▶ _Supplied text_
··········

Cox Proportional Hazard Analysis

#1
Please I have a dataset of 8000 clients linked to HIV treatment. There are 7 variables of interest and we are assessing loss to follow-up and missing data relationship. We plan to use Cox Proportional Hazard analysis. Lost to follow-up is the event of interest. Each of the 7 variables are missing in a proportion of the clients in the study. We have also created an 8th variable that categorized the dataset into clients with and without missing data. I intend on using SPSS for the analysis.
Please, as a note, all the clients missing any of the 7 variables will be excluded before including the variables in the model.
My question is, can I develop a valid cox model with LTFU as the dependent variable and the 7 variables as predictor variables and also include the 8th variable of the missing status as a predictor?
 

fed2

Active Member
#2
so the '8th variable' indicates that one of the other '7 variables is missing', or what is the 'missing data' it indicates.
 
#3
so the '8th variable' indicates that one of the other '7 variables is missing', or what is the 'missing data' it indicates.
Thank you for your response.
A proportion of the 8000 clients have at least one missing data in any of the 7 variables. The 8th variable called missing status was created where the 8000 clients were categorized into those that had no missing data and those that had at least one missing data.( So 2 categories, missing and not missing)
 

hlsmith

Less is more. Stay pure. Stay poor.
#4
If you are doing list wise deletion won't the 8th variable just be all 0s?

Can a client die? If so, how do you treat that competing event? How much missingness is there, show in table with combination. And what is the cause of the missingness?
 
#5
Thank you for your response. Yes, you are perfectly correct, with listwise deletion, the 8th variable will be all 0s, I apologize for my lack of clarity, my initial note was incomplete. The initial analysis was a Kaplan Meier where all the clients missing any of the 7 variables were excluded and survival distributions were used to compare the different categories of each variable using a log-rank test. The 8th variable of missing status was also subjected to a Kaplan Meier comparing the clients with and without missing data. Then following that we wanted to do a Cox analysis to determine the probabilities of survival (the longer a client stays in the treatment program, the less likely the client will be lost to follow up) with respect to missing data. So in developing the Cox model, will it be valid to include the predictor variables with missing as one of their categories? or we include just include the 8th variable of missing status and control for gender and age?

··········

(Scene geometry reasoning rows)
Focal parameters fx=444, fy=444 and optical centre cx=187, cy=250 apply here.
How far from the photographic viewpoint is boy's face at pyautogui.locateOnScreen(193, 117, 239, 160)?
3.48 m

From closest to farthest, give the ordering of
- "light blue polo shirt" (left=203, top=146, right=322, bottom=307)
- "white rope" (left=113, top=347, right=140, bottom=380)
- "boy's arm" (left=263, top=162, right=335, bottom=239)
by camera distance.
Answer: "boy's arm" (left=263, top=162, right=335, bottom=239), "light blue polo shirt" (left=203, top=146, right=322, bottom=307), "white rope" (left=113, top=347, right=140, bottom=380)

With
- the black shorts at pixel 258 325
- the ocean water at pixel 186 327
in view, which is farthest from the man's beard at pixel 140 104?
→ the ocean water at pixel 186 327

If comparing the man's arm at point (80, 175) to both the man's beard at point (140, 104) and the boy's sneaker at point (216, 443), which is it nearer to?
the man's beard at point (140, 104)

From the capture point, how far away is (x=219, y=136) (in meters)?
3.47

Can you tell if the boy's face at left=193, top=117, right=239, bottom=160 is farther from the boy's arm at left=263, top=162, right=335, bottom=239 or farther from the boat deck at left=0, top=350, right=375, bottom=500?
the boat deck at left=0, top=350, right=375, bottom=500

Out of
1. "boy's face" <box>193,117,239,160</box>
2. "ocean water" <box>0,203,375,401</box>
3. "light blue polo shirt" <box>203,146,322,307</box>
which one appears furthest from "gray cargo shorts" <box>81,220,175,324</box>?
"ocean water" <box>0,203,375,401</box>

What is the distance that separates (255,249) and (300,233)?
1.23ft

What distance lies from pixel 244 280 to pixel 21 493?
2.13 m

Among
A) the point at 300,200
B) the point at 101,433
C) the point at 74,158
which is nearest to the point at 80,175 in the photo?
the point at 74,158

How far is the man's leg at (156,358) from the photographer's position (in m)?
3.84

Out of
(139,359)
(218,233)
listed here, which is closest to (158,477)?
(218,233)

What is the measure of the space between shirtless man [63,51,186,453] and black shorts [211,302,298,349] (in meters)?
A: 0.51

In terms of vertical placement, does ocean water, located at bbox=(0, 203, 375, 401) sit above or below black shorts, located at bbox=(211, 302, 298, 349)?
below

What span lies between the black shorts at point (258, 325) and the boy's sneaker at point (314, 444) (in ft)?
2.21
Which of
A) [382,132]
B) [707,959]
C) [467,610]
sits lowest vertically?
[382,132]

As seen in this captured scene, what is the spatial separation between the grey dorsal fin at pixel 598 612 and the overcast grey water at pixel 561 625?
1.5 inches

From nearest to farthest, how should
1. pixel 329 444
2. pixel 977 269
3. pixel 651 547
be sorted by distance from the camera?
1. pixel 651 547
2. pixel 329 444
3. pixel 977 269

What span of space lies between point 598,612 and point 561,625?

··········

▶ _What you need to do_
Write out the passage of the forum thread on Cox proportional hazard analysis that starts with "Please, as a" and goes on through "as a predictor?".

▶ _Reply_
Please, as a note, all the clients missing any of the 7 variables will be excluded before including the variables in the model.
My question is, can I develop a valid cox model with LTFU as the dependent variable and the 7 variables as predictor variables and also include the 8th variable of the missing status as a predictor?